*PASSAGE*
■ ■ ■ ■ ■ ■ ■

One nation taking a desperate gamble of war.
Another fighting for survival.
Two armies locked in a bloody cataclysm that will decide history. . .
David L. Robbins has won widespread acclaim for his powerful and splendidly researched novels of World War II. Now he casts his brilliant vision on one of the most terrifying--and most crucial--battles of the war: the Battle of Kursk, Hitler's desperate gamble to defeat Russia, in the final German offensive on the eastern front.
Spring 1943. In the west, Germany strengthens its choke hold on France. To the south, an Allied invasion looms imminent. But the greatest threat to Hitler's dream of a Thousand Year Reich lies east, where his forces are pitted in a death match with a Russian enemy willing to pay any price to defend the motherland. Hitler rolls the dice, hurling his best SS forces and his fearsome new weapon, the Mark VI Tiger tank, in a last-ditch summer offensive, code-named Citadel.
The Red Army around Kursk is a sprawling array of infantry, armor, fighter planes, and bombers. Among them is an intrepid group of women flying antiquated biplanes; they swoop over the Germans in the dark, earning their nickname, "Night Witches." On the ground, Private Dimitri Berko gallops his tank, the Red Army's lithe little T-34, like a Cossack steed. In the turret above Dimitri rides his son, Valya, a Communist sergeant who issues his father orders while the war widens the gulf between them. In the skies, Dimitri's daughter, Katya, flies with the Night Witches, until she joins a ferocious band of partisans in the forests around Kursk. Like Russia itself, the Berko family is suffering the fury and devastation of history's most titanic tank battle while fighting to preserve what is sacred-their land, their lives, and each other-as Hitler flings against them his most potent armed force.
Inexorable and devastating, a company of Mark VI Tiger tanks is commanded by one extraordinary SS officer, a Spaniard known as la Daga, the Dagger. He'd suffered a terrible wound at the hands of the Russians: now he has returned with a cold fury to exact his revenge. And above it all, one quiet man makes his own plan to bring Citadel crashing down and reshape the fate of the world.

■ ■ ■ ■ ■ ■ ■

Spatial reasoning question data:
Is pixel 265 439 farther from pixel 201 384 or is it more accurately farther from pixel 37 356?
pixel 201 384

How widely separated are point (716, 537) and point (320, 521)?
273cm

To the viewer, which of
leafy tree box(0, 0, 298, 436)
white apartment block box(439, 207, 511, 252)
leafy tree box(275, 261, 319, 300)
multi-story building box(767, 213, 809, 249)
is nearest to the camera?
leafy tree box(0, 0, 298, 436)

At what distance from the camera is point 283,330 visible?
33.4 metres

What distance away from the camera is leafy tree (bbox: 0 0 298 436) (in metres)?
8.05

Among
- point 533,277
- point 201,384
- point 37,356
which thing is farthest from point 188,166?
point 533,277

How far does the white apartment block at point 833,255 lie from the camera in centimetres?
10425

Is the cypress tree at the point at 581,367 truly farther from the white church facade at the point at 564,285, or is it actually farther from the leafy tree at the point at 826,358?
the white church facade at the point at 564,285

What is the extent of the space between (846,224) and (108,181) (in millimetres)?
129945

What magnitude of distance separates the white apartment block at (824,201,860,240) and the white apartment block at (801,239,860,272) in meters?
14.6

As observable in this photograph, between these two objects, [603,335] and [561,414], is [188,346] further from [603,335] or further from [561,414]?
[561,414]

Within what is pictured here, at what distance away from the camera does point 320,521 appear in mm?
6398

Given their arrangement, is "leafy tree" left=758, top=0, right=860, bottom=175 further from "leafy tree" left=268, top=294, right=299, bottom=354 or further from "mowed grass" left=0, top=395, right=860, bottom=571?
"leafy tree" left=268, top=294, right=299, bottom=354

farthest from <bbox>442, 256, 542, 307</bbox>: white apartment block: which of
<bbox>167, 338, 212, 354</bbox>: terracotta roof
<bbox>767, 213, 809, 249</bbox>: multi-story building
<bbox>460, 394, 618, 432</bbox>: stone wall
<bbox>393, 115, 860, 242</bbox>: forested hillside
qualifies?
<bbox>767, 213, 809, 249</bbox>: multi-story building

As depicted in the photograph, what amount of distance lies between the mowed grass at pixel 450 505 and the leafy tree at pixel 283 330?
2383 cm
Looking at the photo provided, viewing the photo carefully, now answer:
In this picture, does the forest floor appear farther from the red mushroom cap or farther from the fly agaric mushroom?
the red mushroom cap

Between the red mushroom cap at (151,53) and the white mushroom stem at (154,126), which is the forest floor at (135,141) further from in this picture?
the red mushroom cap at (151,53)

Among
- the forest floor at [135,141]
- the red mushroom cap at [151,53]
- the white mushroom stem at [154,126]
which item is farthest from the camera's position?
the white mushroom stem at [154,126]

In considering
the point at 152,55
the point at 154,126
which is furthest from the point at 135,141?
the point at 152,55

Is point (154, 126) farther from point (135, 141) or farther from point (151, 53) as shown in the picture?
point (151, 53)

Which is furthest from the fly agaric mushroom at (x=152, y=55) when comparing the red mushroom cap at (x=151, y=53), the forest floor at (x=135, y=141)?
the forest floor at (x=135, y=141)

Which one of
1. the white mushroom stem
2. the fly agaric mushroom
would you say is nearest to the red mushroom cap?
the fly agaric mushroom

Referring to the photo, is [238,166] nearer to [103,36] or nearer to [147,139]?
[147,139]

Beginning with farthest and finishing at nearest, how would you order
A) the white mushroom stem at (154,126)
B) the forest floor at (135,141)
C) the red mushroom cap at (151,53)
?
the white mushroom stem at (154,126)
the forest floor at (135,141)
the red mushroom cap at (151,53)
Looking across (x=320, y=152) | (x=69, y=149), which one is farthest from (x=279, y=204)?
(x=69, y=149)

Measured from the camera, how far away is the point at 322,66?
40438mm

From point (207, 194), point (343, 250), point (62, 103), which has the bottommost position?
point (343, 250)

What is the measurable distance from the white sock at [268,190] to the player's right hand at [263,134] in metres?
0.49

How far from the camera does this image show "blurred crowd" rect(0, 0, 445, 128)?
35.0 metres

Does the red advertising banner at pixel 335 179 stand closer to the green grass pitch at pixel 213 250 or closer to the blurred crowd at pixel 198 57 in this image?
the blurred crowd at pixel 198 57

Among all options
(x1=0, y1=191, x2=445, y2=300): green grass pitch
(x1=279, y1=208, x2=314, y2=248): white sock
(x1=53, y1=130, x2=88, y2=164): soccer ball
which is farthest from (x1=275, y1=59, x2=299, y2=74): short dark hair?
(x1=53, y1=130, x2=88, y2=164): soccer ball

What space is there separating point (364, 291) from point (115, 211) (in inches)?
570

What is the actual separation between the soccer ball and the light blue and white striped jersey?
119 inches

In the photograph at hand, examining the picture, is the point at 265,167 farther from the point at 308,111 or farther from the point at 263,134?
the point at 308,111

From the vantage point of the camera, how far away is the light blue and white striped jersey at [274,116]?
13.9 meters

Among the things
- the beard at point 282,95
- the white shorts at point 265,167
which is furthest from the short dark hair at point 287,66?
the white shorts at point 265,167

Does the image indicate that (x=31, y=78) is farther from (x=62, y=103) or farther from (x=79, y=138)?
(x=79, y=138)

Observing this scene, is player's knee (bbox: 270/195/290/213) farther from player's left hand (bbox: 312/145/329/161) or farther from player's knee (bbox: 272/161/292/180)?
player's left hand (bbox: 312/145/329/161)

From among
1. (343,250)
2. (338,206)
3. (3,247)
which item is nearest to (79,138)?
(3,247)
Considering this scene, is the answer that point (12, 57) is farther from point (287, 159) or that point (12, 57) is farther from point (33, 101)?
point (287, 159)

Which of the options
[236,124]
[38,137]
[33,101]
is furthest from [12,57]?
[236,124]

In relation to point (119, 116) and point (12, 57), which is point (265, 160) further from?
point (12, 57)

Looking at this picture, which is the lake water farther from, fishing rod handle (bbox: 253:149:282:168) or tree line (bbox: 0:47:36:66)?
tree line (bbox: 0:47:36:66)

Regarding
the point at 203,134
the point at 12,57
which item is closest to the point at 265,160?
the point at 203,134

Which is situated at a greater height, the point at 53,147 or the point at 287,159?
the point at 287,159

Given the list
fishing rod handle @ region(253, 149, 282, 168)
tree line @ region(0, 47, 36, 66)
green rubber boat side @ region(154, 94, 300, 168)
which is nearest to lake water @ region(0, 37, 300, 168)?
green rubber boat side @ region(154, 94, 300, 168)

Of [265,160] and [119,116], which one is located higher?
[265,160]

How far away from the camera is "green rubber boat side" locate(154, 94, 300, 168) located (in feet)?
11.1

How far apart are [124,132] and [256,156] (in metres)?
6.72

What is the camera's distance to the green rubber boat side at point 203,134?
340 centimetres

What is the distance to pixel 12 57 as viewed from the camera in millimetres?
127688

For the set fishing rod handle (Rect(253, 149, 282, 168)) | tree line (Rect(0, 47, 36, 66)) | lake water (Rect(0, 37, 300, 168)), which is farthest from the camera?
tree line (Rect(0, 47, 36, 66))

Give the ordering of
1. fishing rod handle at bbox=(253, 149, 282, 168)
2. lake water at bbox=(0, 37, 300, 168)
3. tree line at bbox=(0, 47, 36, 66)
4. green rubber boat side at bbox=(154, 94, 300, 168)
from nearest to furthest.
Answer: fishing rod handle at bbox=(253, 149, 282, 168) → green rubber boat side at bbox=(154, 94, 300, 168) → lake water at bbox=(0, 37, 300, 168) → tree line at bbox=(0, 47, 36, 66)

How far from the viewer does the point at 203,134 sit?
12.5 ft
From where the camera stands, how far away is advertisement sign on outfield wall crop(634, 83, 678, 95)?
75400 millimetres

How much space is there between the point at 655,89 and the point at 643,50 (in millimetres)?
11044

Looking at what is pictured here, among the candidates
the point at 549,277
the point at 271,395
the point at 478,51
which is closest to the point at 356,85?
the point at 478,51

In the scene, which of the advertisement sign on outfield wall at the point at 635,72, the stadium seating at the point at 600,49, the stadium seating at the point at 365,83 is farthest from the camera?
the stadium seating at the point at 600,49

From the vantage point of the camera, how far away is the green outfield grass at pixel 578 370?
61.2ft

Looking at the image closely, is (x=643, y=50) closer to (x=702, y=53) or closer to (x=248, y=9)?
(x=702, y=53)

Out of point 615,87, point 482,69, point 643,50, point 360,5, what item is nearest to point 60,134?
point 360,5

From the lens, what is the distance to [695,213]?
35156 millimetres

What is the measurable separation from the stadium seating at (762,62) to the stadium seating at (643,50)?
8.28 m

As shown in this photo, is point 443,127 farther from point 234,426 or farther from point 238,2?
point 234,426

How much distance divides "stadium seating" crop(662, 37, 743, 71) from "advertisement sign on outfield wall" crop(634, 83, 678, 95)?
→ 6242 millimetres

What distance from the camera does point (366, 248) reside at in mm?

■ ■ ■ ■ ■ ■ ■

*EXERCISE SET*
**a.** According to the Kursk passage, how did the women flying antiquated biplanes earn the nickname "Night Witches"?
**b.** Please repeat the rows from the line with "Give the ordering of" to the line with "35156 millimetres".

*COMPLETED EXERCISE*
**a.** They earned the nickname by swooping over the Germans in the dark.

**b.**
Give the ordering of
1. fishing rod handle at bbox=(253, 149, 282, 168)
2. lake water at bbox=(0, 37, 300, 168)
3. tree line at bbox=(0, 47, 36, 66)
4. green rubber boat side at bbox=(154, 94, 300, 168)
from nearest to furthest.
Answer: fishing rod handle at bbox=(253, 149, 282, 168) → green rubber boat side at bbox=(154, 94, 300, 168) → lake water at bbox=(0, 37, 300, 168) → tree line at bbox=(0, 47, 36, 66)

How far from the viewer does the point at 203,134 sit?
12.5 ft
From where the camera stands, how far away is advertisement sign on outfield wall crop(634, 83, 678, 95)?
75400 millimetres

How much space is there between the point at 655,89 and the point at 643,50 (in millimetres)?
11044

Looking at what is pictured here, among the candidates
the point at 549,277
the point at 271,395
the point at 478,51
which is closest to the point at 356,85?
the point at 478,51

In the scene, which of the advertisement sign on outfield wall at the point at 635,72, the stadium seating at the point at 600,49, the stadium seating at the point at 365,83 is farthest from the camera?
the stadium seating at the point at 600,49

From the vantage point of the camera, how far away is the green outfield grass at pixel 578 370?
61.2ft

Looking at the image closely, is (x=643, y=50) closer to (x=702, y=53) or closer to (x=248, y=9)?
(x=702, y=53)

Out of point 615,87, point 482,69, point 643,50, point 360,5, what item is nearest to point 60,134?
point 360,5

From the lens, what is the distance to [695,213]?
35156 millimetres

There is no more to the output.